Rekomendasi ini mencakup revitalisasi sungai Jakarta, memberikan solusi pada aspek lingkungan, dan juga masyarakat nelayan yang menyandarkan kehidupannya pada laut. Mereka menjadi korban utama dari reklamasi pantai. "Jakarta diteruskan reklamasi tanpa ada pendalaman sungai, pendalaman laut, itu akan berakibat Jakarta it's flooding, it's digenangi. Itu persoalan yang pasti akan muncul," kata Susi, Selasa, 5 April 2016.

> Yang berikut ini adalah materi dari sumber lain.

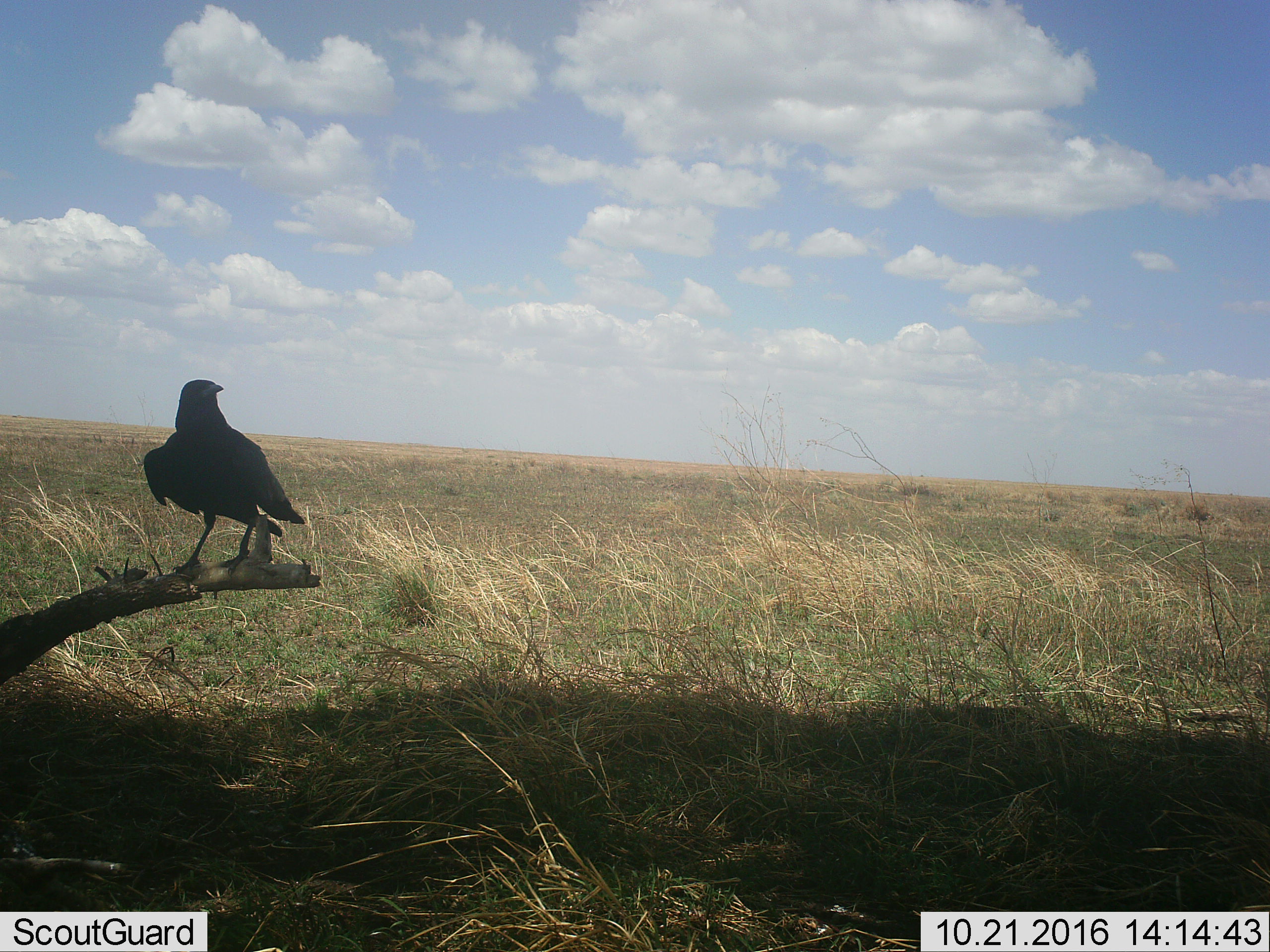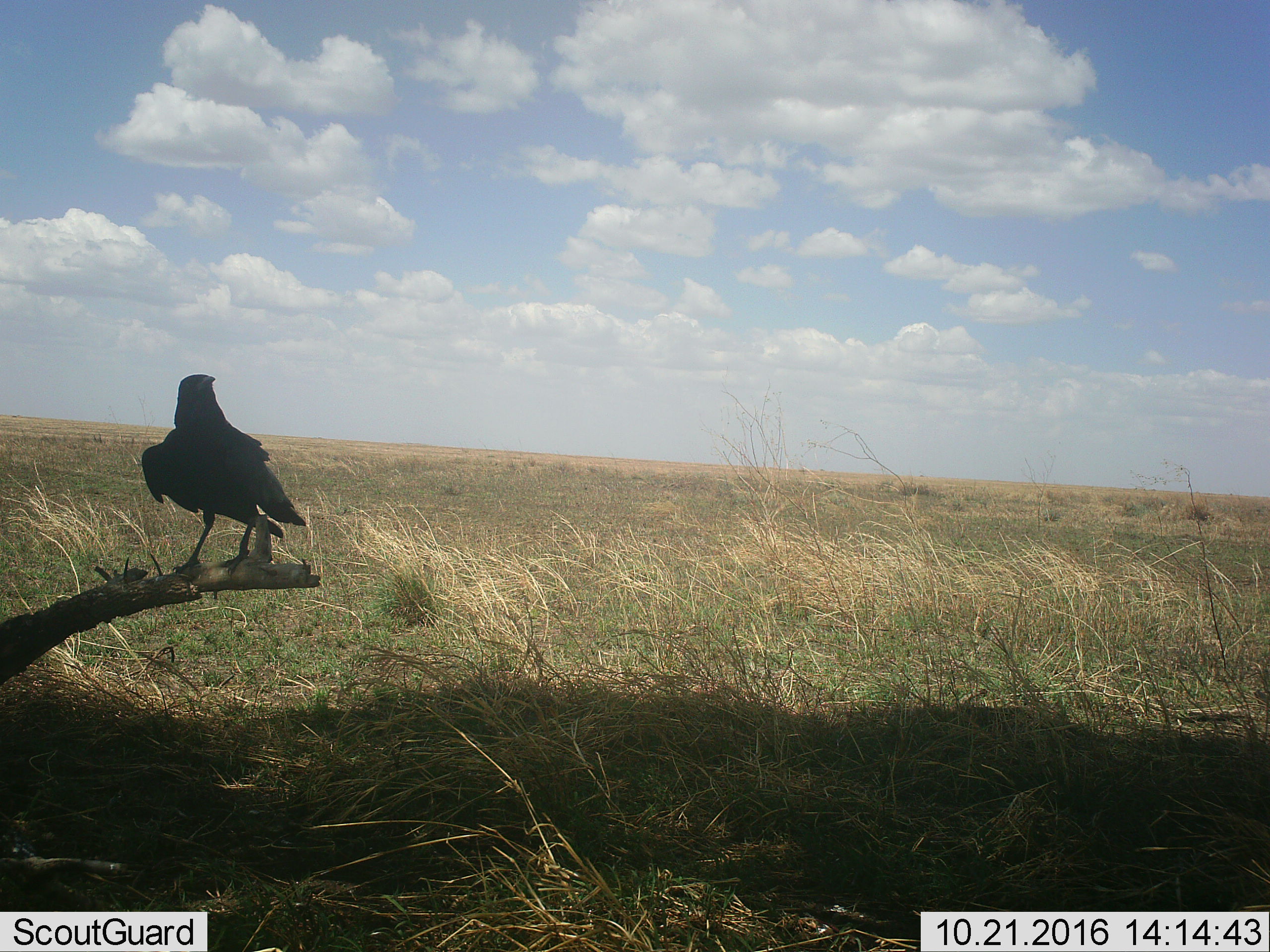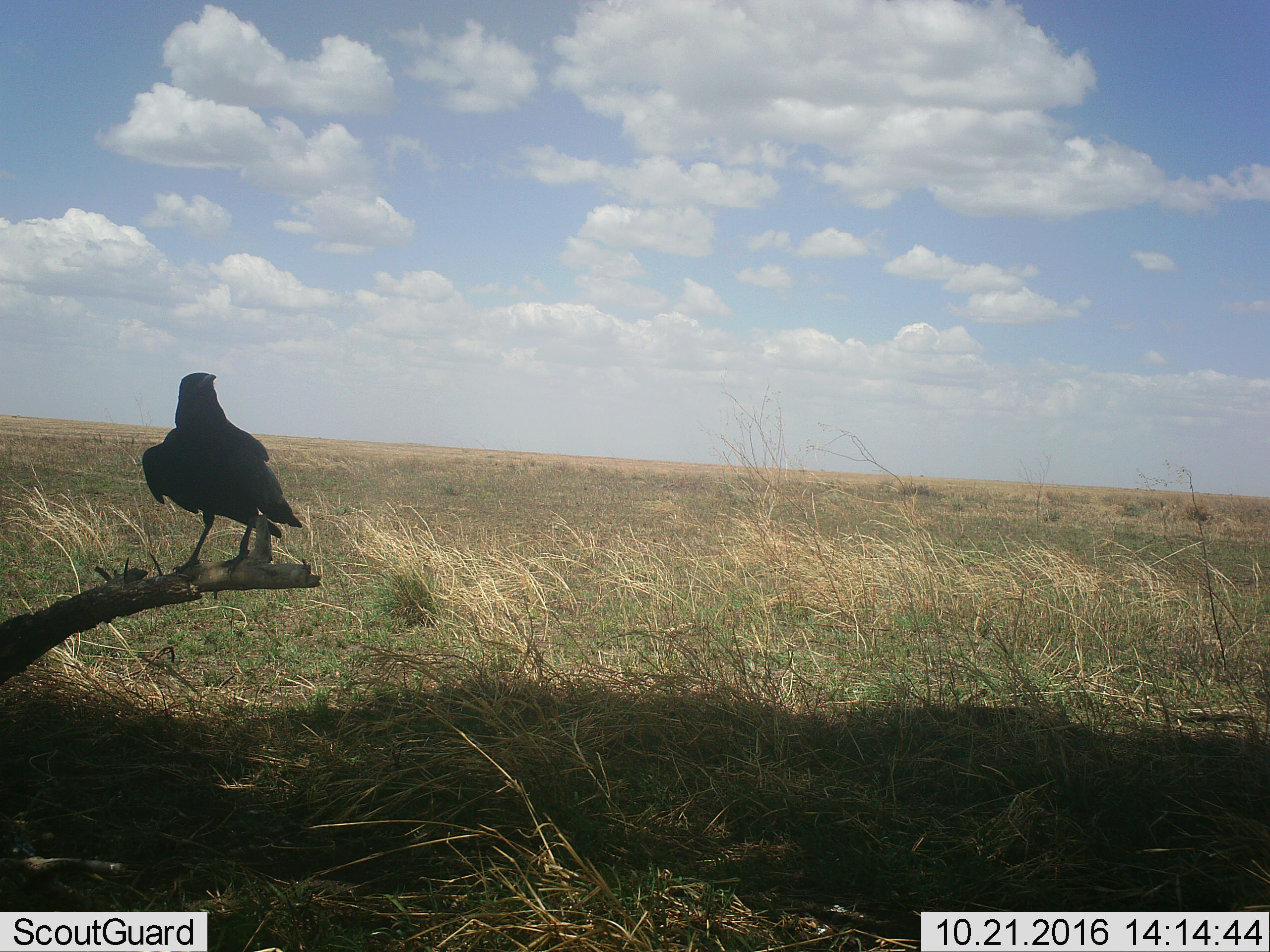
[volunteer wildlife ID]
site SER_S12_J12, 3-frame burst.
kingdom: Animalia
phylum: Chordata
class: Aves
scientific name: Aves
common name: bird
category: birdother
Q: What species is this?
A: Birdother (bird) (Aves).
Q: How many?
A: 1.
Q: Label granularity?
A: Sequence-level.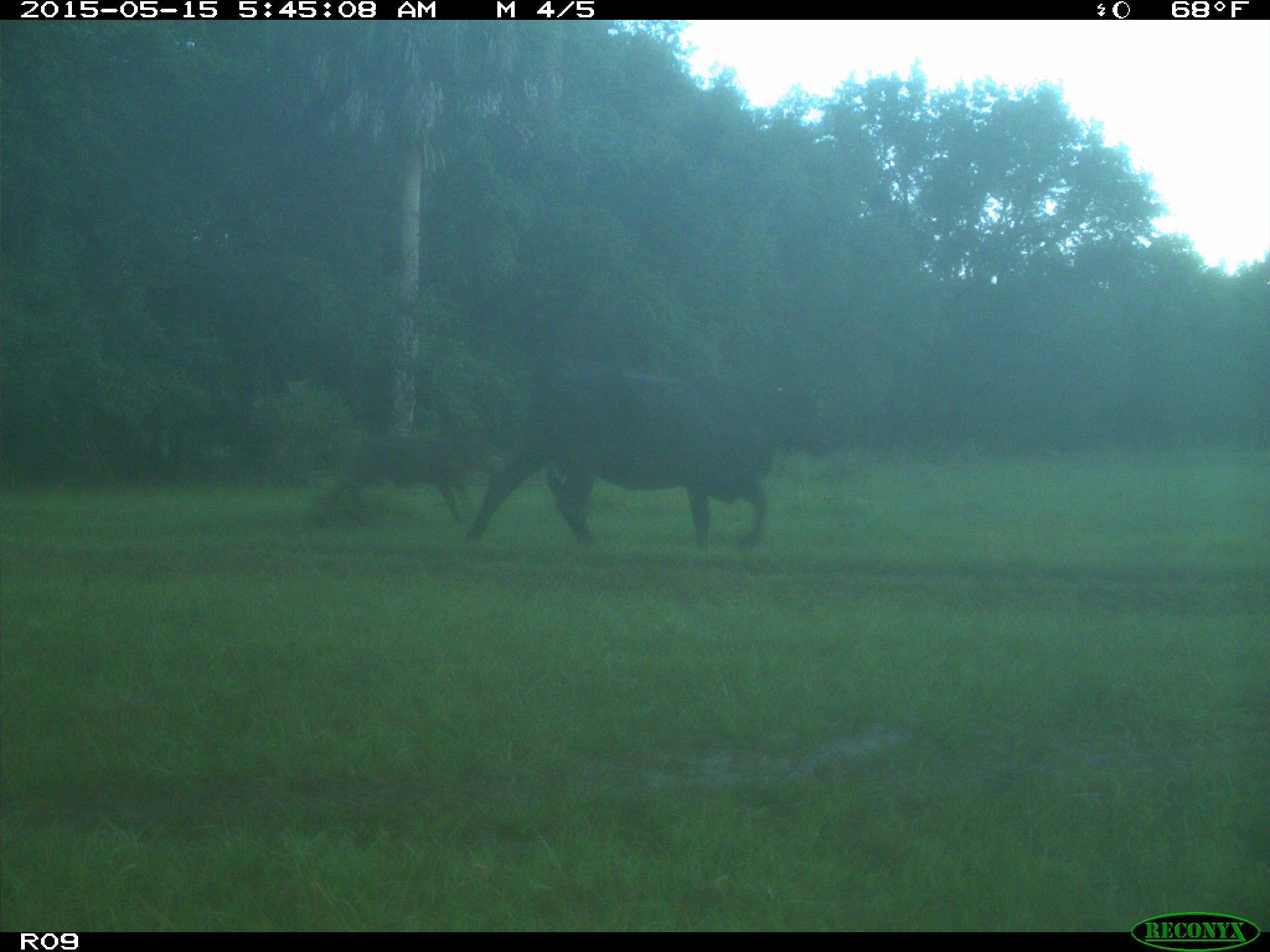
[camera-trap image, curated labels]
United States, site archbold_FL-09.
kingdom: Animalia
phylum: Chordata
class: Mammalia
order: Artiodactyla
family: Bovidae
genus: Bos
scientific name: Bos taurus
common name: domestic cow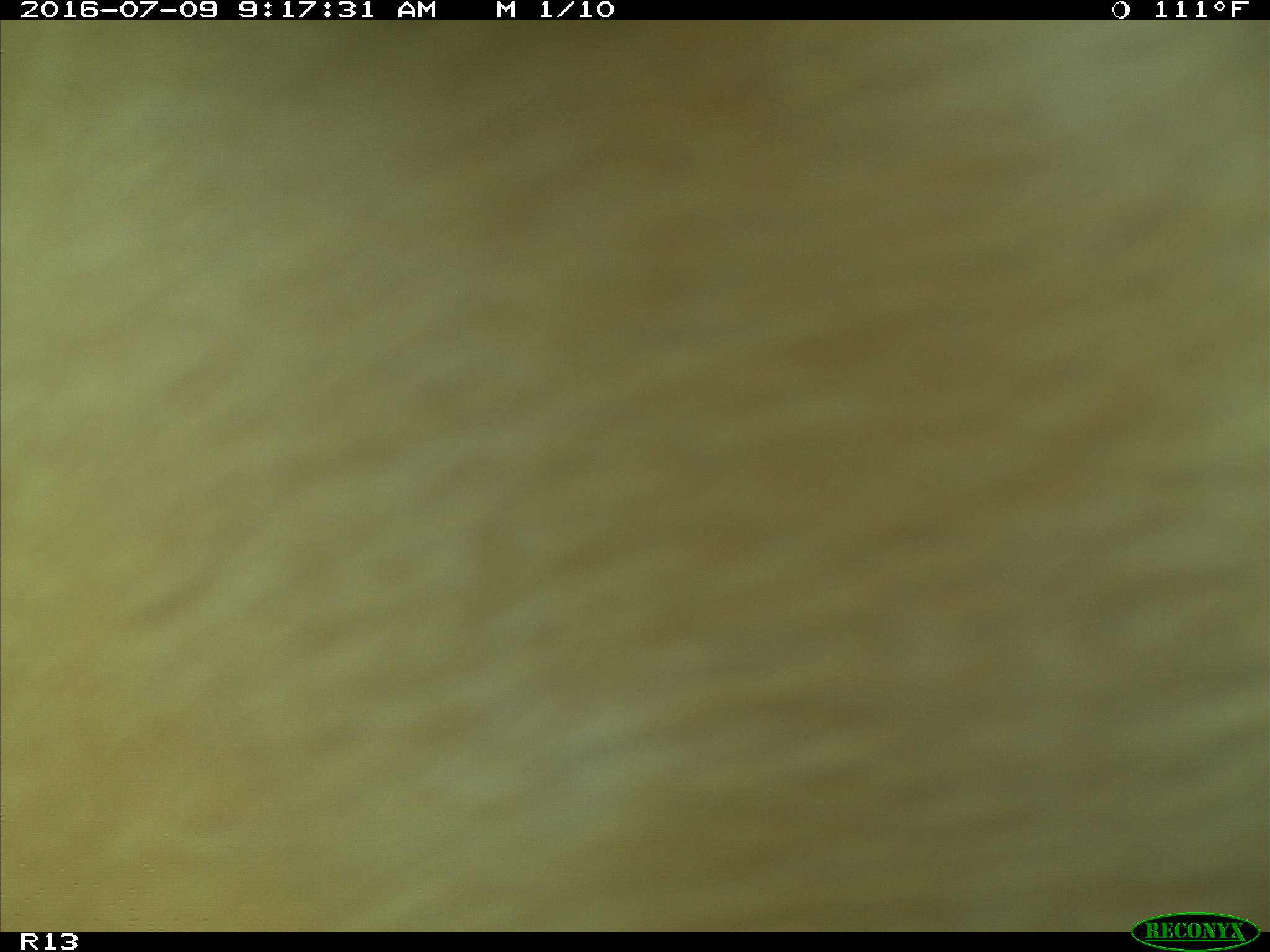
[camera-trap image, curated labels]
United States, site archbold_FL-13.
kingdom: Animalia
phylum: Chordata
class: Mammalia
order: Artiodactyla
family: Bovidae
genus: Bos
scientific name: Bos taurus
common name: domestic cow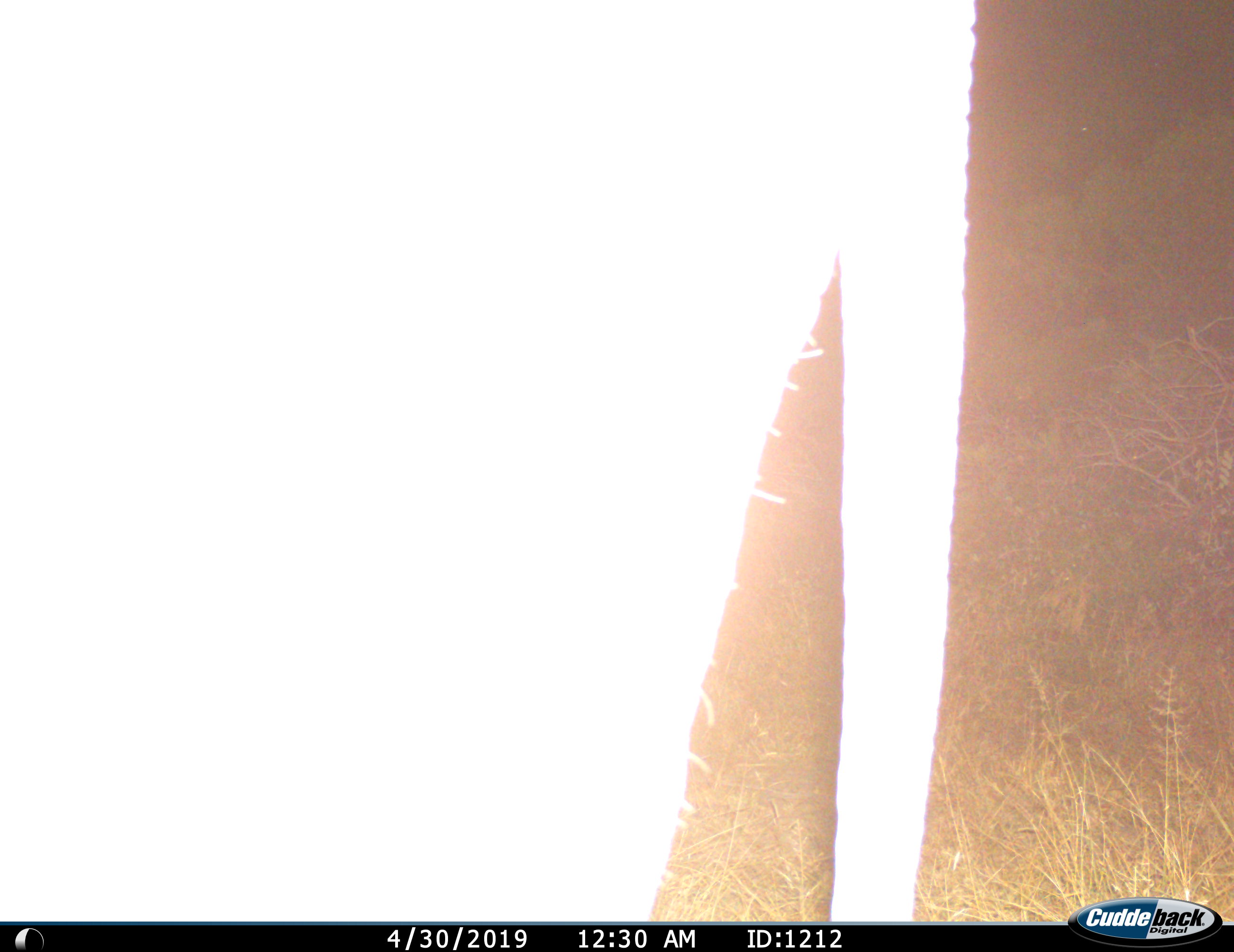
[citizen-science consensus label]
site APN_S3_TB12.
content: unidentified animal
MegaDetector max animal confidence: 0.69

Dari segi teknis, untuk aspek sosial dan lingkungan. Proyek reklamasi juga mesti dibuat minimal 300 meter dari daratan terdekat. Sementara itu, kata Susi, proyek yang sekarang berjalan, ada yang hanya 100 meter. Dia khawatir, jika diteruskan, pulau buatan ini justru menghambat laju air dari sungai ke laut.

"Ini akan menyebabkan beberapa fasilitas pemerintah di pinggir akan mengalami genangan. Ini saya bilang, semestinya bendungan dibangun dulu, diselesaikan dulu, sungai didalami, tidak membangun sana dulu, karena air akan ke mana?" ungkapnya.

Untuk itu, Susi meminta agar Pemprov DKI menunda proyek ini, sampai semua masalah mengenai dampak lingkungan dan sosial diselesaikan. Jika tetap memaksakan, dia memperkirakan ke depannya pemerintah perlu membuat proyek baru untuk menjaga agar Jakarta bebas banjir.

Hal senada juga diungkapkan mantan Wakil Gubernur DKI Jakarta, Prijanto. Menurut dia, Pemprov DKI mesti memprioritaskan Amdal terhadap proyek reklamasi. Tanpa itu, pulau buatan ini hanya akan menimbulkan masalah di masa mendatang.

"Dia (pengembang) sudah bilang ada amdal, tapi ini perlu diuji, benar atau tidak itu oleh pakar lingkungan hidup, dan pakar lainnya yang terkait. Benar tidak amdal itu. Kalau memang amdalnya sudah diuji betul kan dijabarkan bahwa amdal itu harus melakukan apa dulu sebelum reklamasi, ya turuti itu," kata Prijanto pada VIVA.co.id, Kamis, 7 April 2016.

Dari segi pembuatan keputusan, Pengamat Kebijakan Publik dari Universitas Indonesia, Lisman Manurung, menjelaskan saat kebijakan pemerintah dibuat berdasarkan keinginan pihak tertentu dengan cara yang curang, tentu yang paling dirugikan adalah masyarakat.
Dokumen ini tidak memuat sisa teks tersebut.